Hino A, Tokuyama Y, Weir B, Takeda J, Yano H, Bell G I, Macdonald R L
Section of Neurosurgery, Howard Hughes Medical Institute, University of Chicago, Illinois, USA.
Neurosurgery. 1996 Sep;39(3):562-7; discussion 567-8. doi: 10.1097/00006123-199609000-00026.
We attempt to determine whether changes in messenger ribonucleic acid (mRNA) for nitric oxide synthase (NOS) and soluble guanylate cyclase, enzymes that mediate endothelium-dependent vasodilation in cerebral arteries, occur after subarachnoid hemorrhage (SAH) in monkeys.
Baseline cerebral angiograms were obtained, and right-sided SAH was induced by microsurgically placing autologous blood clot against the right anterior circle of Willis in seven monkeys. Seven days later, angiographic studies were repeated and the animals were killed. Right (vasospastic) and left (control) middle cerebral arteries and underlying cortex were removed. The competitive reverse transcriptase polymerase chain reaction was used to quantify mRNA for soluble guanylate cyclase and two isoforms of constitutive NOS in these tissues.
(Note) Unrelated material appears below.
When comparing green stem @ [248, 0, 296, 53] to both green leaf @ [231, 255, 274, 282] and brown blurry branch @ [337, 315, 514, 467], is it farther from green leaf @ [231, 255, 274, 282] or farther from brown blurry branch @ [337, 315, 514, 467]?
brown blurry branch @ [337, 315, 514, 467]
Comparison of angiograms at baseline and after 7 days showed a 41 +/- 7% (mean +/- standard error of the mean, P < 0.05, Wilcoxon test) decrease in diameter of the right middle cerebral artery. After the animals were killed, comparison of right and left middle cerebral arteries showed a 56 +/- 11% decrease (P < 0.005, paired t test) in endothelial NOS mRNA. There was a 142 +/- 39% (P < 0.05) increase in right cortex endothelial NOS mRNA compared to the left cortex. There were no significant differences between right and left sides in mRNAs for soluble guanylate cyclase or brain NOS.
Decreased endothelial NOS mRNA in cerebral arteries 7 days after SAH may be caused by endothelial cell damage and could contribute to vasospasm after SAH. Increased endothelial NOS in brain tissue may reflect a compensatory vasodilator mechanism of the brain against the cerebral ischemia associated with vasospasm and SAH.